_Written task_
Please copy the records word for word from their beginning through the line that contains "1.47 meters", and leave the pictures out of your copy.

─── Input for this task

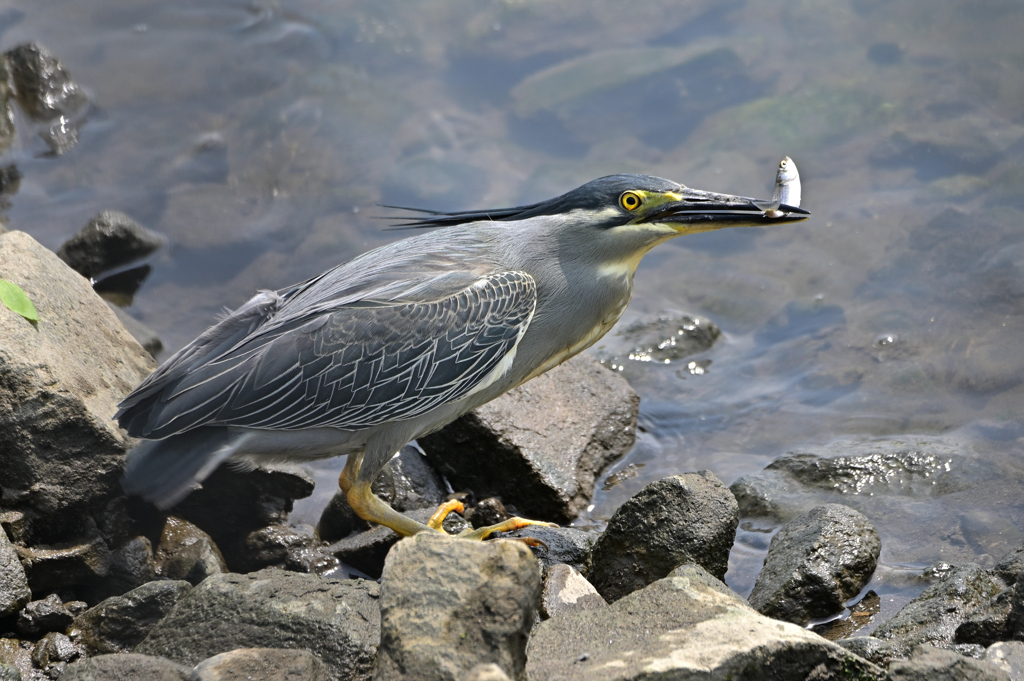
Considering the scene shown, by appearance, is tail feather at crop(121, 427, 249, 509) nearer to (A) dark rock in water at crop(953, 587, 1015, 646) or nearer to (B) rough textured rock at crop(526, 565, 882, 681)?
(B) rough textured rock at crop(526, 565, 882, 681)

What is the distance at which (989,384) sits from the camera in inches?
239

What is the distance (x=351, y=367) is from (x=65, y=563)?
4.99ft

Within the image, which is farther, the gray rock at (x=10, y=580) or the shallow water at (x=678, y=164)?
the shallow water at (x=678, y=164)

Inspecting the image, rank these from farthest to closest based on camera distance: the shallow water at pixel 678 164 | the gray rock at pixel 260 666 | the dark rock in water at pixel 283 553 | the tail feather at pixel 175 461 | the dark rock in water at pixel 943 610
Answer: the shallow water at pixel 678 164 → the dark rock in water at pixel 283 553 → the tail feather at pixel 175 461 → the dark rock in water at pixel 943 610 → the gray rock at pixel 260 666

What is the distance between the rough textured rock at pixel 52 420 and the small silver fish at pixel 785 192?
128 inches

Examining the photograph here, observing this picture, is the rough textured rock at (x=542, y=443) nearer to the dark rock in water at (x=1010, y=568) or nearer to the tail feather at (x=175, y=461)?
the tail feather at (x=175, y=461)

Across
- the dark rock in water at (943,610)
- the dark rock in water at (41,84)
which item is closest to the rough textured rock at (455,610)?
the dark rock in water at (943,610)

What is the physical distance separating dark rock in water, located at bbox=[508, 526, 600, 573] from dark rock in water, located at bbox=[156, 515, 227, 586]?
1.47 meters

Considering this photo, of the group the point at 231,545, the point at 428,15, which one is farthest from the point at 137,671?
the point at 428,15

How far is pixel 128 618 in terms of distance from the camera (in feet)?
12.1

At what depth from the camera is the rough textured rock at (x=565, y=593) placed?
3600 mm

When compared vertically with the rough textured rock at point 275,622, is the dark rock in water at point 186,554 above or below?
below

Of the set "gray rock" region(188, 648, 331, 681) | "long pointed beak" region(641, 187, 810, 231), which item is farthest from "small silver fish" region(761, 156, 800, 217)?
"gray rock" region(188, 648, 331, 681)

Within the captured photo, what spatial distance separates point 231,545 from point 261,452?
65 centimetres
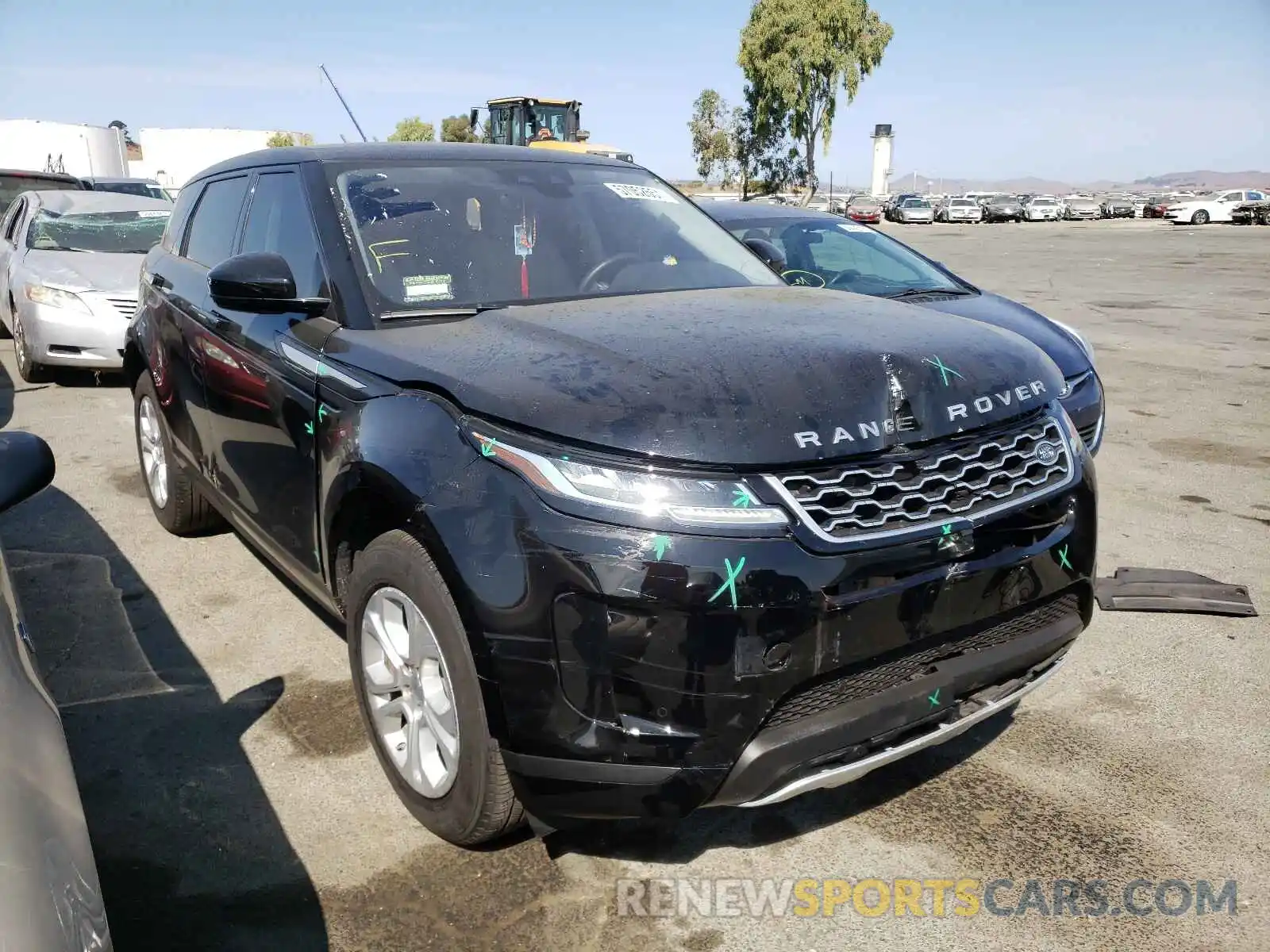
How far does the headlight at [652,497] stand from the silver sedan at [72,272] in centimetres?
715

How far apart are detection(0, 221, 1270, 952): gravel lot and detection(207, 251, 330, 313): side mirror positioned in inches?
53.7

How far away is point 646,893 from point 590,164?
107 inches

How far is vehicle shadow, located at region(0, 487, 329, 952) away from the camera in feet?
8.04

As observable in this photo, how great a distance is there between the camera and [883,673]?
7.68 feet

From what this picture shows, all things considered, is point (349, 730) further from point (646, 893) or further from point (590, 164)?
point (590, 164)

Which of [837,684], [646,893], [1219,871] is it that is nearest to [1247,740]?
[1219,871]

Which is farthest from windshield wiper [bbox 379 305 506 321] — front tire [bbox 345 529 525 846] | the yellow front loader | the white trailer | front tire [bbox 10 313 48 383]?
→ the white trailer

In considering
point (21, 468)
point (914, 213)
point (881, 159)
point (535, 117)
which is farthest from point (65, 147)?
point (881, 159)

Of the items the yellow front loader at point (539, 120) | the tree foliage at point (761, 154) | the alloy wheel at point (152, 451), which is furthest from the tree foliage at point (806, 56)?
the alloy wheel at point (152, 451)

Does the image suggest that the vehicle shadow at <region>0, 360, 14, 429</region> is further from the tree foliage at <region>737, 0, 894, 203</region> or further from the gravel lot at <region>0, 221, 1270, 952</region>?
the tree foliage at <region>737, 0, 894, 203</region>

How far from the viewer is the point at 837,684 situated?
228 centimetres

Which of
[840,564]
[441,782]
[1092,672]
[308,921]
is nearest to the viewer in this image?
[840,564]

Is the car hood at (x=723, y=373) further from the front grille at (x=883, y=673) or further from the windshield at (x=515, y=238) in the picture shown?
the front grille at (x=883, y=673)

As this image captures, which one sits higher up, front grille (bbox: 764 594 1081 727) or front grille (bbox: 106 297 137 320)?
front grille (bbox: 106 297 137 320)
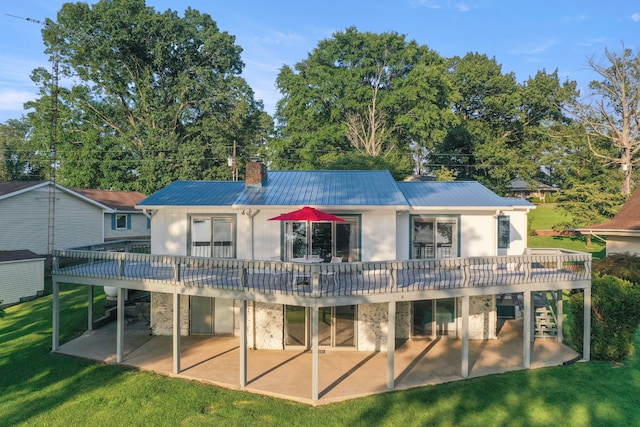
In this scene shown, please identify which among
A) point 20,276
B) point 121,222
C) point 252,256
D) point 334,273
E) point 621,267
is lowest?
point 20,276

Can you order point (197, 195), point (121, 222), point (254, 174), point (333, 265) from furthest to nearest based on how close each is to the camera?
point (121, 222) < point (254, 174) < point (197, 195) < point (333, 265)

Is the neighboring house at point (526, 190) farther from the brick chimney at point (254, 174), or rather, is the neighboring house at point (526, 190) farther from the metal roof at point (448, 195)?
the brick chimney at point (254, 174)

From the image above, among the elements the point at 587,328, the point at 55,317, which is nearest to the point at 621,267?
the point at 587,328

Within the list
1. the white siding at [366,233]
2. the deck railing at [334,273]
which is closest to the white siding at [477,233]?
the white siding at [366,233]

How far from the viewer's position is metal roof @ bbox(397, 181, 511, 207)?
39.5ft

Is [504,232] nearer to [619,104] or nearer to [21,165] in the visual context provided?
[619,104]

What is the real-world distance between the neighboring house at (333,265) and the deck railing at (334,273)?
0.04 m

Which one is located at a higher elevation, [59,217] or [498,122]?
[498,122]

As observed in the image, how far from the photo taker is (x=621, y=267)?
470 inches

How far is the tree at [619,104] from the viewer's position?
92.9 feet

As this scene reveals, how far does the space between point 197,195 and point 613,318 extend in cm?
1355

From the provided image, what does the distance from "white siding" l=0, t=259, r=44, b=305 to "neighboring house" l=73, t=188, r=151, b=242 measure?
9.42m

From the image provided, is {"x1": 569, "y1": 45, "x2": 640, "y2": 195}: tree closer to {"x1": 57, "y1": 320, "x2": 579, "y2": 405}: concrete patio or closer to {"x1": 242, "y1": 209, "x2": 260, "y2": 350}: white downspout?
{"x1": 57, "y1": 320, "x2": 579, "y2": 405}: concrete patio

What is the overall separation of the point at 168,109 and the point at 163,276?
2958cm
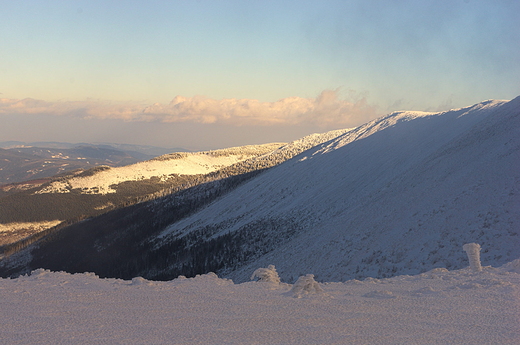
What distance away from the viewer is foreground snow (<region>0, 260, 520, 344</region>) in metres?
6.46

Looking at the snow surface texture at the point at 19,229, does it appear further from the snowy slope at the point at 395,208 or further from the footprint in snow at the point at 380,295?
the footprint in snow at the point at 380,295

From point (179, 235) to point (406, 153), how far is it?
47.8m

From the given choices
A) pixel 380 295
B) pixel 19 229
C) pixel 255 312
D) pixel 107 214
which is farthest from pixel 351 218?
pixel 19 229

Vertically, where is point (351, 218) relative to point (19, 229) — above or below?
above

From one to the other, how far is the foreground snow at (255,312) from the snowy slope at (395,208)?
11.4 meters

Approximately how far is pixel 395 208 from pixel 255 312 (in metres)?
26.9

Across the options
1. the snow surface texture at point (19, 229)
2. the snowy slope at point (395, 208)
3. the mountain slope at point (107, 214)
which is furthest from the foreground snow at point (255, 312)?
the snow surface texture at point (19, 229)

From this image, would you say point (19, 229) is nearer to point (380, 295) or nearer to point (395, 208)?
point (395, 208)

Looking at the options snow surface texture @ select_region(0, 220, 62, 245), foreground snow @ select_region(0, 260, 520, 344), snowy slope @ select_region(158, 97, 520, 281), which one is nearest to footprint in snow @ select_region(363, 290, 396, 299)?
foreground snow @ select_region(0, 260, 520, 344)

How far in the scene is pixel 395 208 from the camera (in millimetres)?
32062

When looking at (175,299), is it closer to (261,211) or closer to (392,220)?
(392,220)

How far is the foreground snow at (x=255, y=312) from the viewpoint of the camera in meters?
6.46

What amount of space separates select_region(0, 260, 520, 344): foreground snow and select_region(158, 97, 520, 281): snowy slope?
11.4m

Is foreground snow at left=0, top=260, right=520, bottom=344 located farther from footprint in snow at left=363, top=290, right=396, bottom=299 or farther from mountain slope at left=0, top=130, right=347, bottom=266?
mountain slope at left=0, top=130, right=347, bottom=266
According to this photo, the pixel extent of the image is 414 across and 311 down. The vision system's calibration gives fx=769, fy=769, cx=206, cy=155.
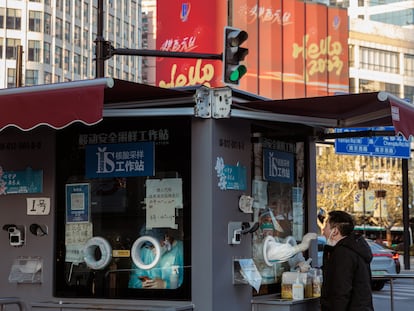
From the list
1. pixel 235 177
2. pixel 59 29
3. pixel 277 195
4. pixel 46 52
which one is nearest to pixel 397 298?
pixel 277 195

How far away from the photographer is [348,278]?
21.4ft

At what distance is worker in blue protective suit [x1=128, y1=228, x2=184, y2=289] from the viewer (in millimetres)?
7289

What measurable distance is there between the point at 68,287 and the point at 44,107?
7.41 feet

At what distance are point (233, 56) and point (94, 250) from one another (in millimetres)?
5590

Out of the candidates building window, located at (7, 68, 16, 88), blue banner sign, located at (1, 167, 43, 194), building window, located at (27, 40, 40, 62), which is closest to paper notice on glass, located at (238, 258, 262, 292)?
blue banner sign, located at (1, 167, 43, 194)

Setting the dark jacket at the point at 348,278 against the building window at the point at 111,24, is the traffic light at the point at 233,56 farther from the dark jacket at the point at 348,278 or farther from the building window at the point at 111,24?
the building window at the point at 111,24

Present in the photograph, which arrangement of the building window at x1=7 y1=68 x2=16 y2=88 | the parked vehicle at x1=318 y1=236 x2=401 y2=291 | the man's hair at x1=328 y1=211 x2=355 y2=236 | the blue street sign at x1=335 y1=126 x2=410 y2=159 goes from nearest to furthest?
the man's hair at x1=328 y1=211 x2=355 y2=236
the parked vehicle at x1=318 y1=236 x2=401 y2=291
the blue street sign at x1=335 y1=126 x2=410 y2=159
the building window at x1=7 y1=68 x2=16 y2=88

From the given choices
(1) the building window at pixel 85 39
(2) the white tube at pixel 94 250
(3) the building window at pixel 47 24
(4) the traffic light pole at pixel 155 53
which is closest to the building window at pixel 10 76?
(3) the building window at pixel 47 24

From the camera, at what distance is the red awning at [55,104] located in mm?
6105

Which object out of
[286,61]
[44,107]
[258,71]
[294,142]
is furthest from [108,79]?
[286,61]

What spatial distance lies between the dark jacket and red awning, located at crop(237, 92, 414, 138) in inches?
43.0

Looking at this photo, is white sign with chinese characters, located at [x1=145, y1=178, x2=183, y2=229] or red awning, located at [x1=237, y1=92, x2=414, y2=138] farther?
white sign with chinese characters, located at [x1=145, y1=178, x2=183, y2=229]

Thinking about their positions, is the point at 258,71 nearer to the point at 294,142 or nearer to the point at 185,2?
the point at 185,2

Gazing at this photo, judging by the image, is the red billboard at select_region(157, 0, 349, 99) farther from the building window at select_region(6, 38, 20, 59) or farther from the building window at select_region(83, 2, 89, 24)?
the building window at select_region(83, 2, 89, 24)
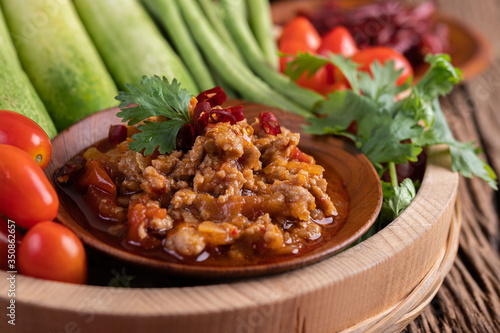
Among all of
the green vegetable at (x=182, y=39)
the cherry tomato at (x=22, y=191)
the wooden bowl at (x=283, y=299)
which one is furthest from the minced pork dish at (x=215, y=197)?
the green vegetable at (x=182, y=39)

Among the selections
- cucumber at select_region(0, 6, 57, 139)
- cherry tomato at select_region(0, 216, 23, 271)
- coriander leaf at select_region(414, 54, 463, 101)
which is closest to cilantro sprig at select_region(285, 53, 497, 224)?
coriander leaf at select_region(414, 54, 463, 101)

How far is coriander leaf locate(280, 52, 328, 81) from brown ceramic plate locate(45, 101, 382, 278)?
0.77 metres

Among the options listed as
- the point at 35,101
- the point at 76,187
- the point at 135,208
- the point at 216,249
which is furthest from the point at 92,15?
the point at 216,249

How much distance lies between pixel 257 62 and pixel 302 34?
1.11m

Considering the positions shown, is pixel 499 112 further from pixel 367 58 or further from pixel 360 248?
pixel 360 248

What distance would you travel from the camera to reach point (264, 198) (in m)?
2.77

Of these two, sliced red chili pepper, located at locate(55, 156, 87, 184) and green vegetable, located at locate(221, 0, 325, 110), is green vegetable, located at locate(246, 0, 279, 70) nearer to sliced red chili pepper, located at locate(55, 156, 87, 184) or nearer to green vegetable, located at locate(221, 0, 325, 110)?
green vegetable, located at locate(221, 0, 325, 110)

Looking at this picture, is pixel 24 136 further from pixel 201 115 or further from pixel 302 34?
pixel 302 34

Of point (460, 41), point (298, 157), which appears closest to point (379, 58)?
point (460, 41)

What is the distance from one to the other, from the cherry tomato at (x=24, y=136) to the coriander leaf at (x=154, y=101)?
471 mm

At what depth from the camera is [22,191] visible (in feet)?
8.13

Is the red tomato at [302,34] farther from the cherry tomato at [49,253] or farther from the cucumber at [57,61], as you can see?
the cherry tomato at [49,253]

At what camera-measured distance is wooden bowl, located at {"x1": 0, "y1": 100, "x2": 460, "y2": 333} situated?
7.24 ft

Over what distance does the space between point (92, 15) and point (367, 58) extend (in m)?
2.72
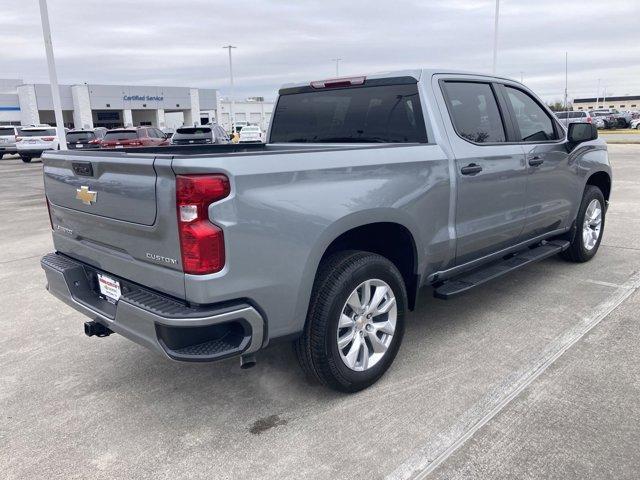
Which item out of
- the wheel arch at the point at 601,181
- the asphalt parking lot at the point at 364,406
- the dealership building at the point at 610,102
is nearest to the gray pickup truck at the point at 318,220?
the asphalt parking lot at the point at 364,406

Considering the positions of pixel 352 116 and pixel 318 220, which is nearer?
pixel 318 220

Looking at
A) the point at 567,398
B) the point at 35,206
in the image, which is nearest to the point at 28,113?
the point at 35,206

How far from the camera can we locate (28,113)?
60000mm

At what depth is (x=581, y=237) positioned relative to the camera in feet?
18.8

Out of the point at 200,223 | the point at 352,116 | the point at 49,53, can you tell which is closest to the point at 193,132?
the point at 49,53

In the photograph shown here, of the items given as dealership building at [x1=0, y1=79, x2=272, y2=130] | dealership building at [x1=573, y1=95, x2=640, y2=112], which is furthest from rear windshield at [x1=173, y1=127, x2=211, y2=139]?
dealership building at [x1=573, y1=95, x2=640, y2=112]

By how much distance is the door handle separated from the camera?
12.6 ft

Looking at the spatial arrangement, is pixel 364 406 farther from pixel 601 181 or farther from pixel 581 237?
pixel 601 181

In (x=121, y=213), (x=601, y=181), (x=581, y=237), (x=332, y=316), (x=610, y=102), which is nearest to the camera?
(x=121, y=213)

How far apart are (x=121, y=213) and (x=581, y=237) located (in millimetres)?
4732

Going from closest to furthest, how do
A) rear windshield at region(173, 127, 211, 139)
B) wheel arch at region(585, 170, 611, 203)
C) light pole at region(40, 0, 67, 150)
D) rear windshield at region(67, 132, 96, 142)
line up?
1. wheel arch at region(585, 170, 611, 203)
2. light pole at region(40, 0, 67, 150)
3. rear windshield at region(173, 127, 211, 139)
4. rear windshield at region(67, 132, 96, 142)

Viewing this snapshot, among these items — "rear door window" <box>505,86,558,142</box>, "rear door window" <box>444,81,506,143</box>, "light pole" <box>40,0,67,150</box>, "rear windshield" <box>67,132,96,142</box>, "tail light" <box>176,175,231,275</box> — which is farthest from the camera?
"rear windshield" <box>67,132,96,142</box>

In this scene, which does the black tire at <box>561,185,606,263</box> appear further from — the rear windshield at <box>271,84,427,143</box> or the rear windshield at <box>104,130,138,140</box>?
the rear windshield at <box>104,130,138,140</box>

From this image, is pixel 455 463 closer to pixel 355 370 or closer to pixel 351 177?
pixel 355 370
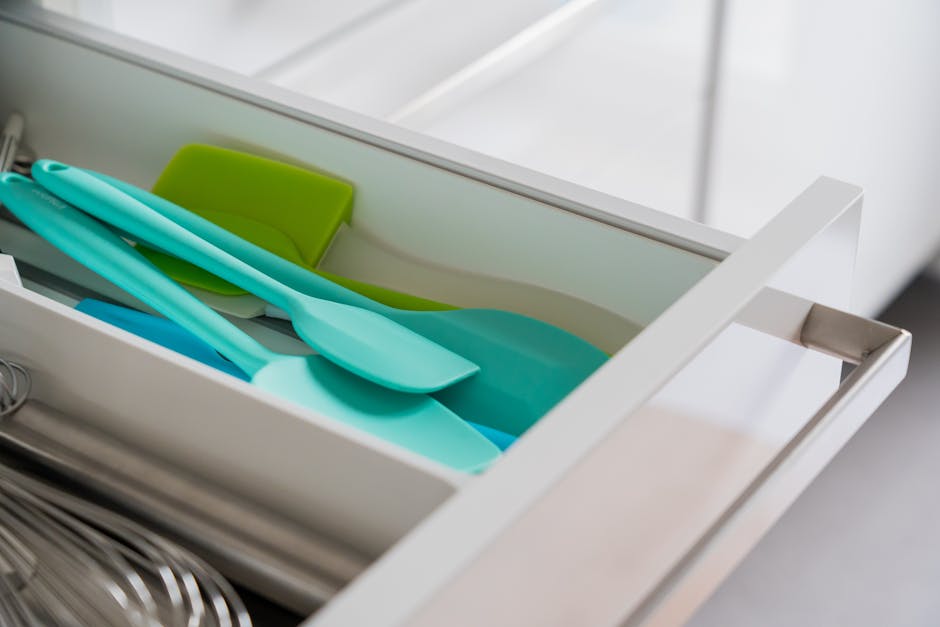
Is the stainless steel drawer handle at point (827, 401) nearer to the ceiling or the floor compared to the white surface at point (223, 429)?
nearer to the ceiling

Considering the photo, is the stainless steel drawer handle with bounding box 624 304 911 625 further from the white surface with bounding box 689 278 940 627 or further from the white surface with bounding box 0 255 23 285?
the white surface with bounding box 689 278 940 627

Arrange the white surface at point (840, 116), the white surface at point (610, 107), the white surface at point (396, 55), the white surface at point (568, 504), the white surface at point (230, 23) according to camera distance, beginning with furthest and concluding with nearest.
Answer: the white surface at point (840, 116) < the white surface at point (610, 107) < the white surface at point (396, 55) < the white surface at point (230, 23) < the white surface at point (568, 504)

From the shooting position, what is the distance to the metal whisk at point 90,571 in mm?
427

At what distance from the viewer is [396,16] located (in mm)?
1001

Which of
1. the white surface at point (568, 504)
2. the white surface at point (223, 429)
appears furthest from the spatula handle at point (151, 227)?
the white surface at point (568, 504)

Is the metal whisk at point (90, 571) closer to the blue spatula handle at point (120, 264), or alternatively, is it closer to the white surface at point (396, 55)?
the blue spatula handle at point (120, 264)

──────

_The output_
Considering the scene shown, by appearance, is tail feather at crop(121, 427, 249, 509) nearer to (A) dark rock in water at crop(953, 587, 1015, 646) or nearer to (B) rough textured rock at crop(526, 565, 882, 681)?
(B) rough textured rock at crop(526, 565, 882, 681)

What is the distance at which (989,384) sits from the camera in inches?
239

What is the distance (x=351, y=367) is from (x=65, y=563)?
4.99ft

Within the image, which is farther, the gray rock at (x=10, y=580) or the shallow water at (x=678, y=164)?
the shallow water at (x=678, y=164)

Inspecting the image, rank these from farthest to closest based on camera distance: the shallow water at pixel 678 164 | the gray rock at pixel 260 666 | the dark rock in water at pixel 283 553 | the tail feather at pixel 175 461 | the dark rock in water at pixel 943 610
Answer: the shallow water at pixel 678 164 → the dark rock in water at pixel 283 553 → the tail feather at pixel 175 461 → the dark rock in water at pixel 943 610 → the gray rock at pixel 260 666

What is the distance between the rough textured rock at pixel 52 420 and the small silver fish at pixel 785 192?
128 inches

Examining the photograph here, observing this picture, is the rough textured rock at (x=542, y=443) nearer to the dark rock in water at (x=1010, y=568) or nearer to the tail feather at (x=175, y=461)?
the tail feather at (x=175, y=461)

Across
- the dark rock in water at (943,610)
- the dark rock in water at (41,84)
which item is closest to the rough textured rock at (455,610)?
the dark rock in water at (943,610)

What is the physical distance separating dark rock in water, located at bbox=[508, 526, 600, 573] from dark rock in water, located at bbox=[156, 515, 227, 586]?
1.47 meters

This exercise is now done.